▶ **Problem 1**:
Pick out and copy each line of the listing below that contains the string "observer". Letter case counts.

I have a problem that occurs when using git.

When I use the command git pull origin my_branch or git fetch or git push origin my_branch, git always asks for my passphrase for key. I don't understand why this occurs?

Can someone please explain why and how to avoid entering the passphrase each time.

$ git fetch
Enter passphrase for key '/home/khanhpn/.ssh/id_rsa':

2 Answers 2


Like Nasreddine says, it's because your key is encrypted with a passphrase to prevent others from reading it.

The most convenient way of using passphrased keys is by using ssh-agent to start an authentication agent (which runs in the background):

$ eval "$(ssh-agent)"
Agent pid 44304

...and then using ssh-add to register your key with the agent so that it's used automatically for subsequent SSH connections:

$ ssh-add ~/.ssh/id_rsa
Enter passphrase for /home/khanhpn/.ssh/id_rsa:

You'll be asked to enter your passphrase when you run ssh-add, but you won't need to do so again while ssh-agent is running.

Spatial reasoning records
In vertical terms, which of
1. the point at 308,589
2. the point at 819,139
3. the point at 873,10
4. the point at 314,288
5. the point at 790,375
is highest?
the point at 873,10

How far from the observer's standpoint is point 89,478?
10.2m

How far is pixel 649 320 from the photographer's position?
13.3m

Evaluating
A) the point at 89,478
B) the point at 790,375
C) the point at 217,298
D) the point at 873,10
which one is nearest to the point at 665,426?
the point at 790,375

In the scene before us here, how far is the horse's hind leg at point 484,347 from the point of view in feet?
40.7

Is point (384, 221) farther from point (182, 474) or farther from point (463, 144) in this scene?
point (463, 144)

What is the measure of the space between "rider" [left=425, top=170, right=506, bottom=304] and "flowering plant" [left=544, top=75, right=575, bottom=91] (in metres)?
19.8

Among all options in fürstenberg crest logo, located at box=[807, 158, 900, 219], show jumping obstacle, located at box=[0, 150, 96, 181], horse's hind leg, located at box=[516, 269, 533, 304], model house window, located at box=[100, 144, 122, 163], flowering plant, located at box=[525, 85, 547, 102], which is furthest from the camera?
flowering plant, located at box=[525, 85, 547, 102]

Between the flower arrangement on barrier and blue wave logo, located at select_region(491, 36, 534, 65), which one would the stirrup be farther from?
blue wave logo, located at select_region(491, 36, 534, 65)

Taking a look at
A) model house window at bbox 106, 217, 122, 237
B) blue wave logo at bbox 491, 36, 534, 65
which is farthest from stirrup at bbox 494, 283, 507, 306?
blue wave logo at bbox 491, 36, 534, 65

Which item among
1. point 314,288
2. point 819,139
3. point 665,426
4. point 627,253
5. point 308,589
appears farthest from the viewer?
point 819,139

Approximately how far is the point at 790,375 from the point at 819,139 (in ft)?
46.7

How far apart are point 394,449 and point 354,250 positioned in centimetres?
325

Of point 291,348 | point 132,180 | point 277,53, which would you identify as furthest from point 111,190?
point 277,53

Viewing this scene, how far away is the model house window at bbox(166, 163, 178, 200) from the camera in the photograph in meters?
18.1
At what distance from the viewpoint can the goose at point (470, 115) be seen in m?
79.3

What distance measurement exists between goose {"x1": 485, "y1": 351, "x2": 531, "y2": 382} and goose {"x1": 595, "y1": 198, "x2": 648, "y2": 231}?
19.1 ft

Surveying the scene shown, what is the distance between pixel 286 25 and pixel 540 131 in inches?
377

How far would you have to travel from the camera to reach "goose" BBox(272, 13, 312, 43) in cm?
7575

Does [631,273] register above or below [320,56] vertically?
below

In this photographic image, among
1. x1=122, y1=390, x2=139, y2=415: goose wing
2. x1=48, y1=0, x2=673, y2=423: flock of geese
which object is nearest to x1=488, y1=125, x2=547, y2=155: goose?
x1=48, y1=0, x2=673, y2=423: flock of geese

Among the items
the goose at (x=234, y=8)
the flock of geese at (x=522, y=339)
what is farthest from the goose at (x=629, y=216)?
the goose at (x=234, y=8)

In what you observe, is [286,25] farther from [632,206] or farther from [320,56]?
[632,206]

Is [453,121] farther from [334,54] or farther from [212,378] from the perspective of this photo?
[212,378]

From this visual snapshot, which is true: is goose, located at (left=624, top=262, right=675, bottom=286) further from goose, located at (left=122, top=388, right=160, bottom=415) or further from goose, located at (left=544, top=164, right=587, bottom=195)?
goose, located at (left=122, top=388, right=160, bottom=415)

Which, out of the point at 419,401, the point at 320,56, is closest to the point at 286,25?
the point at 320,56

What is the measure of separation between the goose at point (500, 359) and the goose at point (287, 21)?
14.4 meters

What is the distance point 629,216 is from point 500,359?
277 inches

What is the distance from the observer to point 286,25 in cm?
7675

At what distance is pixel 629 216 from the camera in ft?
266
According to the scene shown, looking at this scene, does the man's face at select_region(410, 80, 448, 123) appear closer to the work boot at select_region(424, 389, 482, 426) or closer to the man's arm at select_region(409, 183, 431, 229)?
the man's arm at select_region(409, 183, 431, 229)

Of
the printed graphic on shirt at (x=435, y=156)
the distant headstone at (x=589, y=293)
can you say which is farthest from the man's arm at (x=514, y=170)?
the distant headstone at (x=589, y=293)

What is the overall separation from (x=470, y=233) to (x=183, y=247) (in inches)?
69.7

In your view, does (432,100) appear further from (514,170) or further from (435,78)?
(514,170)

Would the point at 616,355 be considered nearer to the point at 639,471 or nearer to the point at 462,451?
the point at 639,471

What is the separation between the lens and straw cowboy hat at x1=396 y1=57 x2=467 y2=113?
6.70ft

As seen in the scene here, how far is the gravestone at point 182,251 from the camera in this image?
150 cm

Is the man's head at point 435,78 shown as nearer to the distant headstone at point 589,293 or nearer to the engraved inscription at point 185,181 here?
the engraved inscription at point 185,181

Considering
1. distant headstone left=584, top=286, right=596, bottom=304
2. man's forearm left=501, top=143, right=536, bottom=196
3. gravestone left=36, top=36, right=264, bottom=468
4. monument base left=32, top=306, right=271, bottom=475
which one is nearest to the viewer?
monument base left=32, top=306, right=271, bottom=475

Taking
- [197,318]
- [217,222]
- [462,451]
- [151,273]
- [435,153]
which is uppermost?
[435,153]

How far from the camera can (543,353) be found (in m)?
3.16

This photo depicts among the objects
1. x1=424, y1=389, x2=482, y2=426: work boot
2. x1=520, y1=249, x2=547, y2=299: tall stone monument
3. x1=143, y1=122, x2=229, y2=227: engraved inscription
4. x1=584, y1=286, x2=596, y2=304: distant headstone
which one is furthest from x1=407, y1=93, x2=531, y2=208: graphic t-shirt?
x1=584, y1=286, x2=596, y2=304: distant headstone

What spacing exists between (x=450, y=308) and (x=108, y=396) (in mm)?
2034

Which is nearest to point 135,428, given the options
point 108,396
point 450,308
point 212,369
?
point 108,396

▶ **Problem 2**:
In the passage on git passphrase prompts, why does git keep asking for the key's passphrase, and what do the ssh-agent and ssh-add steps accomplish? Answer in one to three sentences.

▶ **Solution 1**:
How far from the observer's standpoint is point 89,478?
What is the distance from the observer to point 286,25 in cm?

▶ **Solution 2**:
Git asks for the passphrase because the key is encrypted with one to keep others from reading it. Running ssh-agent starts an authentication agent in the background, and ssh-add registers the key with that agent so the key is used automatically for later SSH connections. The passphrase is entered once at ssh-add and isn't needed again while ssh-agent is running.